- [Work order 1] Print the passage of the comment thread on food writing in the #MeToo era, everything from "fritzi cohen (Washington" down to "WWD (Boston)".
- [Work order 2] In the comment thread on food writing in the #MeToo era, what does laurence call the behavior a young man in the same position would have faced from co-workers?
- [Work order 3] Using the comment thread on food writing in the #MeToo era, decide whether each statement agrees with it: (a) Susan says the only person financially harmed by throwing out already-purchased cookbooks is the person who throws them out. (b) laurence holds that Ms. Des Jardin's gender should have exempted her. (c) WWD says the right to a divorce has been institutionalized in the law since the 1920s.

Food Writing in the #MeToo Era

Jul 16, 2018 · 30 comments
Susan (Los Angeles)
Throwing out cookbooks that you've already purchased or kitchen equipment that you've already spent your money on to protest illegal, bad behavior on the part of the men who wrote the books and/or lent their names to the kitchen equipment makes about as much sense as those on the other end of the spectrum who destroyed their Keurig coffee machines because of some offense Keurig committed. You've already spent the money. What's the point of this protest? The only person being harmed financially is you. Not buying cookbooks, kitchen equipment in the future or ceasing to eat at their restaurants, OTOH, is a much more pointed form of protest. And effective.
laurence (brooklyn)
Sorry, but I don't get the author's point about the frog story. Any young man in the same position would have been subject to the same behavior from his co-workers. It's a form of hazing. I hope you're not suggesting that Ms. Des Jardin's gender should have exempted her. Still, it was a very cool move. And a good story. Brava!
fritzi cohen (Washington state)
@laurence Tracy des Jardins says it all and says it right. “We’re not past it by any means,” she said when I called her to talk about the frog story recently, “but it’s time to focus on the people who are doing it right. And there are plenty of them.”
Bobby Douglas (Miami )
"pervasive sexual harassment weaves through issues of class and race, sexual orientation and gender. " No truer words have ever been spoken. Women and minorities have succeeded and failed at the mercy of powerful male leaders for centuries. And that is not a sexist statement, it is merely a statement of fact. It is not an indictment of all men, it is merely a statement of fact. Those that become powerful have a tendency to abuse that power and abuse the people that they wield that power over. Maybe it is human nature.
WWD (Boston)
The generational divide of older women who "toughened up" and put up with what younger generations are calling unacceptable, sexist, bullying behavior exists in workplaces outside the restaurant world. From the younger side of the generational divide, these elders' insistence that we middle-aged feminists are unrealistic or hysterical perpetuates the myth of exceptionalism and individualism as the only means to success, and undercuts a new (or revived) movement aimed at asking everyone to behave like a compassionate, thoughtful grown-up. Just because it was OK 40 years ago doesn't mean it's OK now. The right to a divorce, to own separate property, to be free of marital rape, to have one's own bank and credit accounts-- are all "feminist" agenda items that have only been institutionalized in the law since the 60s. The insistence that younger folk are just blowing things out of proportion is as old as woman and man kind-- that doesn't mean that it's right.
August West (Midwest)

[Records from a data collection]
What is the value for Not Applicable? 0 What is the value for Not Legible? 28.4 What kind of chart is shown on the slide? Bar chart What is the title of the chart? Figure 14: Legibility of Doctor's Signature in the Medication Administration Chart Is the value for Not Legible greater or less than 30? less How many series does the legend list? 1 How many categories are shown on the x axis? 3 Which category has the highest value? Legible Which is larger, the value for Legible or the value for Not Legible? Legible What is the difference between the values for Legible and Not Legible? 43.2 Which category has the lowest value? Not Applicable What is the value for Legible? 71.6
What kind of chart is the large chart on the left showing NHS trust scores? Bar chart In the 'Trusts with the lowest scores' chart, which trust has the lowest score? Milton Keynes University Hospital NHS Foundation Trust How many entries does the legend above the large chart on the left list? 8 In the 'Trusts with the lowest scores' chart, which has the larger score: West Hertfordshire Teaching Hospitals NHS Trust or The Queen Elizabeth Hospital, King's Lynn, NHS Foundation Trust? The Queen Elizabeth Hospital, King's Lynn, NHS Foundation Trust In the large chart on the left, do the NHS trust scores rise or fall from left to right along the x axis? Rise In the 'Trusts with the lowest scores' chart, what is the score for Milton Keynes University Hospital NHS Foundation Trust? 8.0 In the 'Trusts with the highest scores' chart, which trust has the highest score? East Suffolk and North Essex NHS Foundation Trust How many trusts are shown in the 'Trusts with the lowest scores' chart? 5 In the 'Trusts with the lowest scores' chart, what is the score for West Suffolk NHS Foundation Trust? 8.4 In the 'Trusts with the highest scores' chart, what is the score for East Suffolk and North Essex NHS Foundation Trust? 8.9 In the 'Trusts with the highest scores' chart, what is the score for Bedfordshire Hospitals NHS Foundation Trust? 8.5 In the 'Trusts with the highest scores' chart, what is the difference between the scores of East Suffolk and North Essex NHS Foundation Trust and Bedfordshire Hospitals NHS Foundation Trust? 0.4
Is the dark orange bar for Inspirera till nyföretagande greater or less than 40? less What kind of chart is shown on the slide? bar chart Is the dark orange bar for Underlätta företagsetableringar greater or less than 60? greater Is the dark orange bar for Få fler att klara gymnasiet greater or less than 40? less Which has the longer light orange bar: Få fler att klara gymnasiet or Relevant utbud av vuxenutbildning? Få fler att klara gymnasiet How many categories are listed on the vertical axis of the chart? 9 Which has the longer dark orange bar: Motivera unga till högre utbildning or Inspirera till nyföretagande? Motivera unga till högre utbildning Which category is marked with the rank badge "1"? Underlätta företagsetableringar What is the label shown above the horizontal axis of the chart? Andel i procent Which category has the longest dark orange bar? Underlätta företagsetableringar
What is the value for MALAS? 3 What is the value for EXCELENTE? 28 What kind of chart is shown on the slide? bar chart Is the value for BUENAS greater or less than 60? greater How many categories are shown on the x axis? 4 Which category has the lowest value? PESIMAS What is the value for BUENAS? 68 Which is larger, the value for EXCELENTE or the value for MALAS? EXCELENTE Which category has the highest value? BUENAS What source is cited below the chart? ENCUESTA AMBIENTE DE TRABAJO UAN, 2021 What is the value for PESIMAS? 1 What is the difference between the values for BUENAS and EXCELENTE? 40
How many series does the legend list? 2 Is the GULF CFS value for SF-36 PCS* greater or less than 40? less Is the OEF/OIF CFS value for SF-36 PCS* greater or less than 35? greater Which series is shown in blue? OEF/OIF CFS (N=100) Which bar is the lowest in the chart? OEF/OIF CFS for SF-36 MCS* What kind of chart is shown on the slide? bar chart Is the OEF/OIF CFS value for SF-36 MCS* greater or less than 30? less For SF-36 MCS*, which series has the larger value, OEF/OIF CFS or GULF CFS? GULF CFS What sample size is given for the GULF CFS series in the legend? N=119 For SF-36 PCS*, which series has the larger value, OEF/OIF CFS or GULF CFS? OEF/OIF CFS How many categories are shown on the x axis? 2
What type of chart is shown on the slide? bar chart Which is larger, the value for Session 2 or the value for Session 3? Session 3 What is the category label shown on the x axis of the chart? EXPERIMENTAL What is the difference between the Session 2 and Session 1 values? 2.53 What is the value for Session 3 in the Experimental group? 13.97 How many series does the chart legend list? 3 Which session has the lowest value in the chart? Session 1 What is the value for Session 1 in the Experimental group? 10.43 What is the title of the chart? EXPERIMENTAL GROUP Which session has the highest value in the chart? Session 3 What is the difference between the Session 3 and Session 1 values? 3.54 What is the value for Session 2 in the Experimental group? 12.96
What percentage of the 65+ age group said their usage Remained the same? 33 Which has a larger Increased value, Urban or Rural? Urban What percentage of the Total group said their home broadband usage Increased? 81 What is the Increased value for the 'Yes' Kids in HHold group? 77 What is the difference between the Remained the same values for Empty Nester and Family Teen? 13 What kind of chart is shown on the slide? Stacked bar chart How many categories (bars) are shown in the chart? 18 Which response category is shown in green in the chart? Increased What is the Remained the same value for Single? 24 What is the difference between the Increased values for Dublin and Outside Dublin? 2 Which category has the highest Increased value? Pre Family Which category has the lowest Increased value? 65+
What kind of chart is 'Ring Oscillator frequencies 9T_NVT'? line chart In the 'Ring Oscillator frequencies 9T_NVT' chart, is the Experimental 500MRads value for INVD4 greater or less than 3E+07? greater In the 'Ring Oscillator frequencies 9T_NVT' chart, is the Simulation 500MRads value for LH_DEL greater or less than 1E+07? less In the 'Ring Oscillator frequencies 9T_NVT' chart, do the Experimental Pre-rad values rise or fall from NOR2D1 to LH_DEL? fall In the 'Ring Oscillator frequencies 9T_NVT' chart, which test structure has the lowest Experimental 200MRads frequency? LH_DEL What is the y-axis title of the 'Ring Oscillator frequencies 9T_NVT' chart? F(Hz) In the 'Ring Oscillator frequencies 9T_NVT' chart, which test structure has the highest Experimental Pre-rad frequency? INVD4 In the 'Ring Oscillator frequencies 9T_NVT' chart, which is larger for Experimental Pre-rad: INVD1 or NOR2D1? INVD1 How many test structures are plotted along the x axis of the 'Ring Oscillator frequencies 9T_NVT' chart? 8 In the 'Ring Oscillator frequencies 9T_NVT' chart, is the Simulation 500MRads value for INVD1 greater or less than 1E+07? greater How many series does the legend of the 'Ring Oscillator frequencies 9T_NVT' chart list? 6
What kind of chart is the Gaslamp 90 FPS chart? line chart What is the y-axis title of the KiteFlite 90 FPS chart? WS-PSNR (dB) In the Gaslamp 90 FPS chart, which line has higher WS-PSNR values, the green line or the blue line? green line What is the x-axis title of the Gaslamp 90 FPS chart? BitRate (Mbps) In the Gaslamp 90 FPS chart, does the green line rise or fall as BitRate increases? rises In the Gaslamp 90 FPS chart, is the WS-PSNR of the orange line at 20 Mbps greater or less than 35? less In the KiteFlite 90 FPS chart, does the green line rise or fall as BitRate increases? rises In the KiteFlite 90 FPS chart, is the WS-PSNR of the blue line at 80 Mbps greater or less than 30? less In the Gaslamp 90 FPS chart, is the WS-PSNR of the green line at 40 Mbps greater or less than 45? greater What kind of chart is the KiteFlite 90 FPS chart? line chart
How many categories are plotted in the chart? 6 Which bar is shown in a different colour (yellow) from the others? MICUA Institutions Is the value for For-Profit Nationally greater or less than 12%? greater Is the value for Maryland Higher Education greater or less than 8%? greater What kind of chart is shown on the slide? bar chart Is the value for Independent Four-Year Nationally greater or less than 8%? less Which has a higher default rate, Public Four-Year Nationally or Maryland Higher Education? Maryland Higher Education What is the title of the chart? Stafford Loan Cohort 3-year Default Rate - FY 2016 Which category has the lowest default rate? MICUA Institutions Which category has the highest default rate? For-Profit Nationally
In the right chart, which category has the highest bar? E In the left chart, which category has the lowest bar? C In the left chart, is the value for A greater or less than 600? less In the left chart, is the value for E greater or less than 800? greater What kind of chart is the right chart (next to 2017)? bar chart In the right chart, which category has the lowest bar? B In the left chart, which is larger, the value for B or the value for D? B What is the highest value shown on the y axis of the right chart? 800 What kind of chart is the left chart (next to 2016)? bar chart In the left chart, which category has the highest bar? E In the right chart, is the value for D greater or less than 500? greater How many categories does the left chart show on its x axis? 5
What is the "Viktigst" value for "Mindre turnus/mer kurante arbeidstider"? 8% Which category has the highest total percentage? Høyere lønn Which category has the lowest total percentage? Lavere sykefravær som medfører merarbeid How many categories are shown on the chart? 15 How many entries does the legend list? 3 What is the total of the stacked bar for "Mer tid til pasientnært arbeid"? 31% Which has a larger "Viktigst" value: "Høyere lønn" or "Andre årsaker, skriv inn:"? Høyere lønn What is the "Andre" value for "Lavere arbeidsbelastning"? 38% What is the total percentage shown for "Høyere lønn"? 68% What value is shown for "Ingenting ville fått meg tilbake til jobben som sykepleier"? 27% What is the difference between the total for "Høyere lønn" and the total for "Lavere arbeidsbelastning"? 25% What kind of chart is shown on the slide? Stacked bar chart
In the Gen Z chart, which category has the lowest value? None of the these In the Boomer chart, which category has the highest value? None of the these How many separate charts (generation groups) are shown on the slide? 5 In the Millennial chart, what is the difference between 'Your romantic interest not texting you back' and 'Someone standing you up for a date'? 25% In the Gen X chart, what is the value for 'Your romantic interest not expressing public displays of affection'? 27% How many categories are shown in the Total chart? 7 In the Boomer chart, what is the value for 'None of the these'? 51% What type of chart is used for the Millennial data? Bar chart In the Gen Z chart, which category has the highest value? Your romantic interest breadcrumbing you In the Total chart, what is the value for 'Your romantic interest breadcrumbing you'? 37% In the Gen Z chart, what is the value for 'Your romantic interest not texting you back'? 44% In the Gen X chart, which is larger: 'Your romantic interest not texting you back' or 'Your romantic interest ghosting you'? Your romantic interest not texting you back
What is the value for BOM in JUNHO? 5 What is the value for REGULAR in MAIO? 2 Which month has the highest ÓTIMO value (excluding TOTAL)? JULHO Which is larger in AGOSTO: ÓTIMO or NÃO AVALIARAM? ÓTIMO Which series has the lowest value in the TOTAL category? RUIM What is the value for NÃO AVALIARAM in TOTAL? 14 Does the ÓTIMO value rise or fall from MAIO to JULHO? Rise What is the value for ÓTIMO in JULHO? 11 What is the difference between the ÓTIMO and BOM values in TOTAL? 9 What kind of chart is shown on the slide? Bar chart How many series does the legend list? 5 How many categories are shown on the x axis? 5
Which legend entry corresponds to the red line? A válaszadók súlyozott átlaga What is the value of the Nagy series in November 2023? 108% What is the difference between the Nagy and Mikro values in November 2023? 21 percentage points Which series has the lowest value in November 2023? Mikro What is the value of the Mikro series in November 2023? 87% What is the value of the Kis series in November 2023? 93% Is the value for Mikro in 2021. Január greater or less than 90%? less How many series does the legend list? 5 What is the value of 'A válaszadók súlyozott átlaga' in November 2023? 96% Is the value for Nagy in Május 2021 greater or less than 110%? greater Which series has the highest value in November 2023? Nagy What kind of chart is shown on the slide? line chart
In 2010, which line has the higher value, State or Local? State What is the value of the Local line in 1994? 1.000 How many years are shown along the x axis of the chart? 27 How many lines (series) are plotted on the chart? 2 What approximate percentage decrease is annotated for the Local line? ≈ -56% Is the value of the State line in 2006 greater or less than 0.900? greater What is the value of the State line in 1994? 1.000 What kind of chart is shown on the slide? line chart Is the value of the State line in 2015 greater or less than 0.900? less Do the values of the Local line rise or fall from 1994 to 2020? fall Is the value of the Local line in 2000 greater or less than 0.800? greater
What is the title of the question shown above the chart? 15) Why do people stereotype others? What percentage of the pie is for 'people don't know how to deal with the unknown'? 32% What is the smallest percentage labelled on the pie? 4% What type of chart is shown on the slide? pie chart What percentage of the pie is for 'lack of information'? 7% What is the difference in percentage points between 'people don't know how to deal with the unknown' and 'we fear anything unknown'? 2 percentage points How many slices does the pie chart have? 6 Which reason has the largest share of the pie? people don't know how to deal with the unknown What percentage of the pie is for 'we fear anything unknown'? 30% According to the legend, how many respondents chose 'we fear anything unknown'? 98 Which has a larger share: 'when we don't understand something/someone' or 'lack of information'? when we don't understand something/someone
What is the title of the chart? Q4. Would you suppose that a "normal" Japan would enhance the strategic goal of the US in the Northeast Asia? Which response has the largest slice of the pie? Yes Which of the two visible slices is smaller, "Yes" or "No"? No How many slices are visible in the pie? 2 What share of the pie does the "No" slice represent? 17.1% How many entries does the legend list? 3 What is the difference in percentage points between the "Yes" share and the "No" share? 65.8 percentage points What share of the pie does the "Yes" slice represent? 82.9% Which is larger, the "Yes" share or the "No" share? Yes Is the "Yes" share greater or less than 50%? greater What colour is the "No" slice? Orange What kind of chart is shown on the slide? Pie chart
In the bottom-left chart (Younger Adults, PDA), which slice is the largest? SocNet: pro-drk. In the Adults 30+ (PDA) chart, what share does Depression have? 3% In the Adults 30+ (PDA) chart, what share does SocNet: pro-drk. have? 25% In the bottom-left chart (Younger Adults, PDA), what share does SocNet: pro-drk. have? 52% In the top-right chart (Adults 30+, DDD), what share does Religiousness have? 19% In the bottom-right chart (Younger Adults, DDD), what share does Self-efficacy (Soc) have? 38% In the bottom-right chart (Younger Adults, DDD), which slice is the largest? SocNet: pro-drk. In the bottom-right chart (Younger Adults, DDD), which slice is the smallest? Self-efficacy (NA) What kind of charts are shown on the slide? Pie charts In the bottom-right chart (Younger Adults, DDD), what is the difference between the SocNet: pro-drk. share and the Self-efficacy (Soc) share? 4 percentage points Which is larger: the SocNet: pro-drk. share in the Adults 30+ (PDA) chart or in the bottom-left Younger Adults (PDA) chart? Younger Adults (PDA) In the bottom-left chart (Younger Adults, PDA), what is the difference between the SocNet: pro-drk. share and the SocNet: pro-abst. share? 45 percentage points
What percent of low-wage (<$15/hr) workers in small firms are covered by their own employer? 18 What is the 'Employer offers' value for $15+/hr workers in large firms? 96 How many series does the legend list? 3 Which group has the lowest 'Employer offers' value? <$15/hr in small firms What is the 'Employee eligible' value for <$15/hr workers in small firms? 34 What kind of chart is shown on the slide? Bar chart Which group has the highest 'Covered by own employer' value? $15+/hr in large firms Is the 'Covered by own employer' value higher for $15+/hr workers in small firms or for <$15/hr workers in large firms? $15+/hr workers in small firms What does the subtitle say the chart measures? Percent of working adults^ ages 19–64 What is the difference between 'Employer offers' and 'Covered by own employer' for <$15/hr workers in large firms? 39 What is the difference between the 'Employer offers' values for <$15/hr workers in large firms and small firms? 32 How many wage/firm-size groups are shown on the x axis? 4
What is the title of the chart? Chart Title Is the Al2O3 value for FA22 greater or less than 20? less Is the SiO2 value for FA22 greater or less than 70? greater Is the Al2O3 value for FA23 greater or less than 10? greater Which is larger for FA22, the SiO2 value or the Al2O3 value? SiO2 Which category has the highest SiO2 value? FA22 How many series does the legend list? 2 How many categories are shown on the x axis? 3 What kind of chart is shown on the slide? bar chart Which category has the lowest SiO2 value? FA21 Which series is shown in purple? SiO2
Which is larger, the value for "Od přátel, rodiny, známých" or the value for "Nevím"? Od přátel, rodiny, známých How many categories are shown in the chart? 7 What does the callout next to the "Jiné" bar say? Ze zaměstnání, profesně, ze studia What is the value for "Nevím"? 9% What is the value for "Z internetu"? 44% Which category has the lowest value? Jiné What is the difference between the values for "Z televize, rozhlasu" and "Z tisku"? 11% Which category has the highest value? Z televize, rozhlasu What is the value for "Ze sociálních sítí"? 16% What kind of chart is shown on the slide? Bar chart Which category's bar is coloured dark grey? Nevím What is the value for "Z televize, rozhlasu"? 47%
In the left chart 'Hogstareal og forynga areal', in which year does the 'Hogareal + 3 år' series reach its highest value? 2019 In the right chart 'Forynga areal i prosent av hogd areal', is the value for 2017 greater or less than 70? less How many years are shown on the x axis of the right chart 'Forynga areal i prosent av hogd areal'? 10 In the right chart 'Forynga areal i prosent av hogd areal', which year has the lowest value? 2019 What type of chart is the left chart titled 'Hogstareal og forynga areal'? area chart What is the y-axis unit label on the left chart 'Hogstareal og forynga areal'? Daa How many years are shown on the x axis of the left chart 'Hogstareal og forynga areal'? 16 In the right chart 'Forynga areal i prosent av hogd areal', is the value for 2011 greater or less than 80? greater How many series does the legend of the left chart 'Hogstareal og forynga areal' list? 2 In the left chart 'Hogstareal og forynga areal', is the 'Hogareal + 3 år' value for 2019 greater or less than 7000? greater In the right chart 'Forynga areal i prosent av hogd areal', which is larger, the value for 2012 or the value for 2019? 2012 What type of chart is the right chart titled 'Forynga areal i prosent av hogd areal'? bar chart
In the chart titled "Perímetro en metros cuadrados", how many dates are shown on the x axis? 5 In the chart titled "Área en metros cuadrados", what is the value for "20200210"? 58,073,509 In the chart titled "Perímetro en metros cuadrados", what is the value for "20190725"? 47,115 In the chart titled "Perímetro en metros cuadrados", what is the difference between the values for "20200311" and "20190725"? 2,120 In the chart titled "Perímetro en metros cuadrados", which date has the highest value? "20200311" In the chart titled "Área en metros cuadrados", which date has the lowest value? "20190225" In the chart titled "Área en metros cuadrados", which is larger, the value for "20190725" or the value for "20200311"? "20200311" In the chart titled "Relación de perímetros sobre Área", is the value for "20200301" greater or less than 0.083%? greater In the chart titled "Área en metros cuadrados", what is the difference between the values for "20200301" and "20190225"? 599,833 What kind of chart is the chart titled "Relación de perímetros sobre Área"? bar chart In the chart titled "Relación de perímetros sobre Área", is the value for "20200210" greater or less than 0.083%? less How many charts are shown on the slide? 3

- [Task response 1]
fritzi cohen (Washington state)
@laurence Tracy des Jardins says it all and says it right. “We’re not past it by any means,” she said when I called her to talk about the frog story recently, “but it’s time to focus on the people who are doing it right. And there are plenty of them.”
Bobby Douglas (Miami )
"pervasive sexual harassment weaves through issues of class and race, sexual orientation and gender. " No truer words have ever been spoken. Women and minorities have succeeded and failed at the mercy of powerful male leaders for centuries. And that is not a sexist statement, it is merely a statement of fact. It is not an indictment of all men, it is merely a statement of fact. Those that become powerful have a tendency to abuse that power and abuse the people that they wield that power over. Maybe it is human nature.
WWD (Boston)

- [Task response 2] A form of hazing.

- [Task response 3]
(a) Yes: "The only person being harmed financially is you."
(b) No: "I hope you're not suggesting that Ms. Des Jardin's gender should have exempted her."
(c) No: "have only been institutionalized in the law since the 60s."